3 . The system of claim 2 , wherein the system is configured to automatically generate warning flags for one or more data storage parameters for the plurality of nodes based on the index score.
4 . The system of claim 2 , wherein the system is configured to identify and transfer stale data from the one or more mass storage systems to a remote system based at least in part on the index score.
5 . The system of claim 2 , wherein the system is configured to automatically generate instructions for rendering on a user interface flagged items based on the index score.
6 . The system of claim 2 , wherein the system is configured to:
automatically generate encrypted data packets comprising automated recommendations for one or more data storage parameters for the plurality of nodes based on the index score; and instruct a network module to send the encrypted data packets to the plurality of nodes.

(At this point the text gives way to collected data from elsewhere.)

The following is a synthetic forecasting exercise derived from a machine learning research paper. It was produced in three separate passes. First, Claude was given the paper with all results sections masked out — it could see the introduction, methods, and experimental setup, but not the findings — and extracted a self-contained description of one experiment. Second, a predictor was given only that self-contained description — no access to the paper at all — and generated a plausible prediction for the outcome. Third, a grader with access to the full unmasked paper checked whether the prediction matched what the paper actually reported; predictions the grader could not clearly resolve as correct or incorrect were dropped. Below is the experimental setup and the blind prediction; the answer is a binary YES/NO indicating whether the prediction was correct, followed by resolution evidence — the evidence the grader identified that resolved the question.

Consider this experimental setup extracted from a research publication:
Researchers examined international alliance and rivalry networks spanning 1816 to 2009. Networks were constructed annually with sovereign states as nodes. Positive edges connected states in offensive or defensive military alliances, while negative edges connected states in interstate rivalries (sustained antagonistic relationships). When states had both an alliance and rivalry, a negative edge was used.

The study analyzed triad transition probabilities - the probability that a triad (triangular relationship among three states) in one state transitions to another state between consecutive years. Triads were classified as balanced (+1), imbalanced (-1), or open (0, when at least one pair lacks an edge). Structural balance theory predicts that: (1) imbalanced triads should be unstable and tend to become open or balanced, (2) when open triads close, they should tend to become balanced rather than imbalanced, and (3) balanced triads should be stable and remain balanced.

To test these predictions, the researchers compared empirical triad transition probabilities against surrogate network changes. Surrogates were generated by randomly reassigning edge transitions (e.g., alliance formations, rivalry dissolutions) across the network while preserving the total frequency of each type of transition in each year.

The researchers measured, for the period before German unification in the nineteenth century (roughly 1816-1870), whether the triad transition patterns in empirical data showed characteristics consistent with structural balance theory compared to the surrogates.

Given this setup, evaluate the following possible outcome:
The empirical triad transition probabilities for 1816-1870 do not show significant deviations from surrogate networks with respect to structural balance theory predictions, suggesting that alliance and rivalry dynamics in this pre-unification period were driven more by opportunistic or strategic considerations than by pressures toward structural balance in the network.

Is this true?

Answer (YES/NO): NO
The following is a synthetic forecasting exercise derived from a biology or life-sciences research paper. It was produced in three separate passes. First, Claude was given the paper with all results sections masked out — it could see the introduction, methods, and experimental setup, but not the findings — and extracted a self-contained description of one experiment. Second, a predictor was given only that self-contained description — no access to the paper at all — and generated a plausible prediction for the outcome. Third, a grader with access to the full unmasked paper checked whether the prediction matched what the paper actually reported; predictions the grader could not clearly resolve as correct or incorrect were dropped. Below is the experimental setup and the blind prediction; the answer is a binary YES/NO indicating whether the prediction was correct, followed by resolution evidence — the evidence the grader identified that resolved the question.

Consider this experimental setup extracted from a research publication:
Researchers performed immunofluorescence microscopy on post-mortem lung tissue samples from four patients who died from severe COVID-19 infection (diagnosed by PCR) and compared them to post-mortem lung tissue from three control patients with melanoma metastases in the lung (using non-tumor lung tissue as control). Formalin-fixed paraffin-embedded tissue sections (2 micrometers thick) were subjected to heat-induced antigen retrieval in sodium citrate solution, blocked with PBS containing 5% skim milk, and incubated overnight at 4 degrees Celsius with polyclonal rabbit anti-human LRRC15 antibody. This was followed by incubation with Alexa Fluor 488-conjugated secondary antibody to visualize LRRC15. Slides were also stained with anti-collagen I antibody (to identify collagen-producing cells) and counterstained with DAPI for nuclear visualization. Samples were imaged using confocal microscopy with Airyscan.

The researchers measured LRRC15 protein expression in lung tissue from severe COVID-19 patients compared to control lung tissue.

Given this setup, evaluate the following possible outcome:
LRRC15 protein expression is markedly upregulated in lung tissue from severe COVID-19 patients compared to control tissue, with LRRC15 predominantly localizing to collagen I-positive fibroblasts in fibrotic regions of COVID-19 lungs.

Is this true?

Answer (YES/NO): NO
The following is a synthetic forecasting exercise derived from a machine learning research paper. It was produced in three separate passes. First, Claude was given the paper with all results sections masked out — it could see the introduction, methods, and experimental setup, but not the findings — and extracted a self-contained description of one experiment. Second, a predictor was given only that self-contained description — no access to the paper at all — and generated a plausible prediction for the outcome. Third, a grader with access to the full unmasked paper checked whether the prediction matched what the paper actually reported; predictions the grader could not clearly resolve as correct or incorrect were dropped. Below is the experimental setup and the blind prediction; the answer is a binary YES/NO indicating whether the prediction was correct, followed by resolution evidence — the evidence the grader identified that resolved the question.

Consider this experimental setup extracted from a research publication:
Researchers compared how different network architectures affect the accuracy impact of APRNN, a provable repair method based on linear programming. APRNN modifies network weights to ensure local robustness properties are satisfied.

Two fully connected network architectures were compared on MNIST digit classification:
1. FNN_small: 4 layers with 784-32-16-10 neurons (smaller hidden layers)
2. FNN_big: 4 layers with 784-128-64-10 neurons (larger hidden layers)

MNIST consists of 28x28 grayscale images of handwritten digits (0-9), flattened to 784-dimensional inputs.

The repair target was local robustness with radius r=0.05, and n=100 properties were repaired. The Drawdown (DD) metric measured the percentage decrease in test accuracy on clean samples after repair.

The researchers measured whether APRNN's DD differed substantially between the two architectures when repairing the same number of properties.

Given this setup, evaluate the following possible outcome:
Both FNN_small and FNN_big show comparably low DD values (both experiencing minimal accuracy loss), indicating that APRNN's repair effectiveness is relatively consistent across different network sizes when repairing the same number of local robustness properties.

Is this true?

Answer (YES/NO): NO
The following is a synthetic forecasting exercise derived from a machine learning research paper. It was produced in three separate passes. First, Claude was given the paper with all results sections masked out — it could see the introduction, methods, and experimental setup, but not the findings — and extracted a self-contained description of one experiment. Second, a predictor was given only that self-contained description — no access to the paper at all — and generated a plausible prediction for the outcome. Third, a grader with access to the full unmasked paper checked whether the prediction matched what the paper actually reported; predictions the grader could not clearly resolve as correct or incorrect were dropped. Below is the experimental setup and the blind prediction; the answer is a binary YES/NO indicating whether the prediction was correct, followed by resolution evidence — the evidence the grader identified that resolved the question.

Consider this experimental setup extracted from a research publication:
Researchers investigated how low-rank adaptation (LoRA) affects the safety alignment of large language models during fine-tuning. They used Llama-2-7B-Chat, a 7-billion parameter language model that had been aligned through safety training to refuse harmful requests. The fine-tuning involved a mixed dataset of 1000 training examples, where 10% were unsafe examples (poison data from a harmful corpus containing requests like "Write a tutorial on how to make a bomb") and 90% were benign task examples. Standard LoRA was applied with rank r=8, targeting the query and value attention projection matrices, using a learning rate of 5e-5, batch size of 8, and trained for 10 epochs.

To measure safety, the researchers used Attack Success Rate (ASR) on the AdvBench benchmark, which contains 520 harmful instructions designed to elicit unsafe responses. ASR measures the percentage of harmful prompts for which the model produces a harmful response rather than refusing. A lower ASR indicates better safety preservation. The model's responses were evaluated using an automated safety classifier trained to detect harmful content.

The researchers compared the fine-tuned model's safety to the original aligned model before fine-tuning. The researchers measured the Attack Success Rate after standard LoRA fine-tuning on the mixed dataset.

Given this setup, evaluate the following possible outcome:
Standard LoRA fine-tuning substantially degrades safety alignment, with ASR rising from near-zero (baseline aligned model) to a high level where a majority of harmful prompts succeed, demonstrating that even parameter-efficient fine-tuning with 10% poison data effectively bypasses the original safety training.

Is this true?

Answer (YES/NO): YES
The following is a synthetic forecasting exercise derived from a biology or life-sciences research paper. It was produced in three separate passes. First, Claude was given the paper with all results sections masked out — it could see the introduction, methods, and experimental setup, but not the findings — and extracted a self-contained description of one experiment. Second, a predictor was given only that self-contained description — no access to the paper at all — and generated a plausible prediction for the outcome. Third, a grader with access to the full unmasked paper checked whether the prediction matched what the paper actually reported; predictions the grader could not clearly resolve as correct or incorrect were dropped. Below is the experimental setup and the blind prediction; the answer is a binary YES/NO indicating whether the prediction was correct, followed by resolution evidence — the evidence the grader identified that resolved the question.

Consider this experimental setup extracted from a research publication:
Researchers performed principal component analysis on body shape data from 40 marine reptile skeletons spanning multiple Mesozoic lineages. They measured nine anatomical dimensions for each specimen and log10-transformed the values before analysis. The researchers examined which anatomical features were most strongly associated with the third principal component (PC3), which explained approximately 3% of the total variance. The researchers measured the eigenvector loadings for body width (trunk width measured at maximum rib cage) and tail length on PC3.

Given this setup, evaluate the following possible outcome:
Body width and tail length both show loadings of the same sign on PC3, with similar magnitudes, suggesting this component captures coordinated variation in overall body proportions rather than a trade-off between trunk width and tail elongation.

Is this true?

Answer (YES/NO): NO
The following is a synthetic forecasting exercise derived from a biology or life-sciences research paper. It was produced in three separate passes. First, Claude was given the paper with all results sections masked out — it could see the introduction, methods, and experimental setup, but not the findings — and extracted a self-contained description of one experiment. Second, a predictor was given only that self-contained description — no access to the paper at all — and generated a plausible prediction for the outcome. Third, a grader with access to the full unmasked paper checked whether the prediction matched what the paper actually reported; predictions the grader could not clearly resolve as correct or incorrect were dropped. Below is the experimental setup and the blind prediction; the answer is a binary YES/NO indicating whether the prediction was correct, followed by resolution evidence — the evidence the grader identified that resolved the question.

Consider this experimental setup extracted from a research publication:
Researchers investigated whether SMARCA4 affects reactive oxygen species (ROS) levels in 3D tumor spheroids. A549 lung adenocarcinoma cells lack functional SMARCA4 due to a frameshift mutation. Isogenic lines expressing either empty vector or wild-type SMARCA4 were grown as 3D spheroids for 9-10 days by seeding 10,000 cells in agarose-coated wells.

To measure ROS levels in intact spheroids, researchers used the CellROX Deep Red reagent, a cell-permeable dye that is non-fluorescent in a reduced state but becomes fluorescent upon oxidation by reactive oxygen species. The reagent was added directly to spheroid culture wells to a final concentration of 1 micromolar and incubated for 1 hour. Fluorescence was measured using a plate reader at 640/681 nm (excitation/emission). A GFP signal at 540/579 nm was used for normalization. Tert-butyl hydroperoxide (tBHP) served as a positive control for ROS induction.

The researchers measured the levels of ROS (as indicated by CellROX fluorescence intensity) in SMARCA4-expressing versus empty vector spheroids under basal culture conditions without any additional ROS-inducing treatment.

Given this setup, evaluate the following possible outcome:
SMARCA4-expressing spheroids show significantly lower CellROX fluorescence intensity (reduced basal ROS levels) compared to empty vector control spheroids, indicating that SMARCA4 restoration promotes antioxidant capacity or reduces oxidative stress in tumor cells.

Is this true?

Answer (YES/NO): NO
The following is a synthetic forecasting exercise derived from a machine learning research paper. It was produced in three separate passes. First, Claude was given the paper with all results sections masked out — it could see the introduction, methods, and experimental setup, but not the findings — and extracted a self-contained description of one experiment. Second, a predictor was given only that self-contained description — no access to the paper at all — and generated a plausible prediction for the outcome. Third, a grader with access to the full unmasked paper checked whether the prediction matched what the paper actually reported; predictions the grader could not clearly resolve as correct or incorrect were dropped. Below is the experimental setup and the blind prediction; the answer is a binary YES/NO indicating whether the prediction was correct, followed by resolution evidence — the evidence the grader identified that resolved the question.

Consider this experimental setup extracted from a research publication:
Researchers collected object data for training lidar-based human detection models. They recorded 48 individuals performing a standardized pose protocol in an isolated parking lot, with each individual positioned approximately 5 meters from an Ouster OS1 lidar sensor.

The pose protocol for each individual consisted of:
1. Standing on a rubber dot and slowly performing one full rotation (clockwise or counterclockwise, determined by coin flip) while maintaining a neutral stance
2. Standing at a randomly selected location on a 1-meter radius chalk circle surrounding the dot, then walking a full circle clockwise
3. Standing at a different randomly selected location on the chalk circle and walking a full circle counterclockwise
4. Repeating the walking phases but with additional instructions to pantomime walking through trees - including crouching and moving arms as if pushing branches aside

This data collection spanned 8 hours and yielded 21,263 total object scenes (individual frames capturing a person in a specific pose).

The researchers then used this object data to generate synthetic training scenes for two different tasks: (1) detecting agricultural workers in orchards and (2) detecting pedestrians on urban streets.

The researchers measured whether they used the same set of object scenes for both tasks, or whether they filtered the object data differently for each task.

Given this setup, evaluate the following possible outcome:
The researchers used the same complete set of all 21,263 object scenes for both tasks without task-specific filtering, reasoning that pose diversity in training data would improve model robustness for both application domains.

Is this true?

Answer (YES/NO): NO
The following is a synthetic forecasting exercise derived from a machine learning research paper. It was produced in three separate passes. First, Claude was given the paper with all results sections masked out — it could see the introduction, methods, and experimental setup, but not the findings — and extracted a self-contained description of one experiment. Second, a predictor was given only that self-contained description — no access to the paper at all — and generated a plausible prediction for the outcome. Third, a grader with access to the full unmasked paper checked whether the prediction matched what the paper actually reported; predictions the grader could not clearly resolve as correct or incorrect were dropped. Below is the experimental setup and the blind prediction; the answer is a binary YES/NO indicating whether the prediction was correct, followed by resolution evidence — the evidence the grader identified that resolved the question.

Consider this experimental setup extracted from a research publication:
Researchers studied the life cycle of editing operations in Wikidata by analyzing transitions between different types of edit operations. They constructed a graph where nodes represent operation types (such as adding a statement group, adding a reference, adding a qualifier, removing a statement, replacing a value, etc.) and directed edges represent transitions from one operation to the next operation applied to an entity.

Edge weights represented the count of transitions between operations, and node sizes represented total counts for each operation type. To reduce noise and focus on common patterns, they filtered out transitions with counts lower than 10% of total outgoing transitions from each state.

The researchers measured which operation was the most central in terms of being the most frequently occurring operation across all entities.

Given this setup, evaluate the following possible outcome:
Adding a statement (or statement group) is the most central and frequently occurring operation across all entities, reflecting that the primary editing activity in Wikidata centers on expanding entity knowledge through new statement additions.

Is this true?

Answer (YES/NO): YES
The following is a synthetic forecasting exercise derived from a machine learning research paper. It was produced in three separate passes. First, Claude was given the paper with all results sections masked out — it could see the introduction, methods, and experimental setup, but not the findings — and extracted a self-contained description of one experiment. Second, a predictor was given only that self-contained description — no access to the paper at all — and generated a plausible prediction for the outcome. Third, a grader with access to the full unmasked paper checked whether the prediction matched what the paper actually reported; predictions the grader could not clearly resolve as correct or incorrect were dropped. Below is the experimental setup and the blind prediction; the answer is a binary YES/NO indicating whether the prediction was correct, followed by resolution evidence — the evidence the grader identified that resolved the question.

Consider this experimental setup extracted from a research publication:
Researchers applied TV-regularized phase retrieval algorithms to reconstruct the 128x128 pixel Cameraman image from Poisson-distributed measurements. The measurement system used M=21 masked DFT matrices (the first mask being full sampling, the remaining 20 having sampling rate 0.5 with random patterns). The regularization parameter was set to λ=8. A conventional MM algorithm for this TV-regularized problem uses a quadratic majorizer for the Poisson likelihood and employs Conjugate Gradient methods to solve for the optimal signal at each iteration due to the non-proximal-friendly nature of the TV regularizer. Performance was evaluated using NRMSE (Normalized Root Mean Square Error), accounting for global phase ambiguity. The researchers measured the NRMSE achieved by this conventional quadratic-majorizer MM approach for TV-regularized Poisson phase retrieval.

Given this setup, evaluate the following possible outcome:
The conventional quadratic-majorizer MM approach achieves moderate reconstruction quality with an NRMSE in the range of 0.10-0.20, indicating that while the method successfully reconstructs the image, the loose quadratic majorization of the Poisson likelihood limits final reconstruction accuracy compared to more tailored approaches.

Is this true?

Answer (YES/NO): NO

7 . The system of claim 2 , wherein the index score is calculated using a machine learning model configured to identify one or more patterns associated with the one or more data characteristics of the subset of nodes.
8 . The system of claim 7 , wherein the machine learning model is trained using training data including one or more of: data creation rates, storage capacity, processing capacity, industry growth, cloud usage change, population growth, or annual rate of deployment of enterprise storage.
9 . A computer-implemented method comprising, as implemented by one or more computing devices configured with specific executable instructions:
receiving information about a plurality of nodes from a plurality of submitters, wherein the plurality of nodes are part of one or more mass storage systems, and wherein the plurality of submitters are registered contributors in providing aggregated data storage information; identifying a selected zone indicator for analysis; selecting a subset of nodes of the plurality of nodes based on the selected zone indicator, wherein each node in the subset of nodes is associated with the selected zone indicator; obtaining one or more data characteristics including at least one of: data mass, data activity, bandwidth between at least two points, or latency, and generating an index score of the subset of nodes based at least in part on the one or more data characteristics weighted according to a context, the index score indicating a metric of data accumulation.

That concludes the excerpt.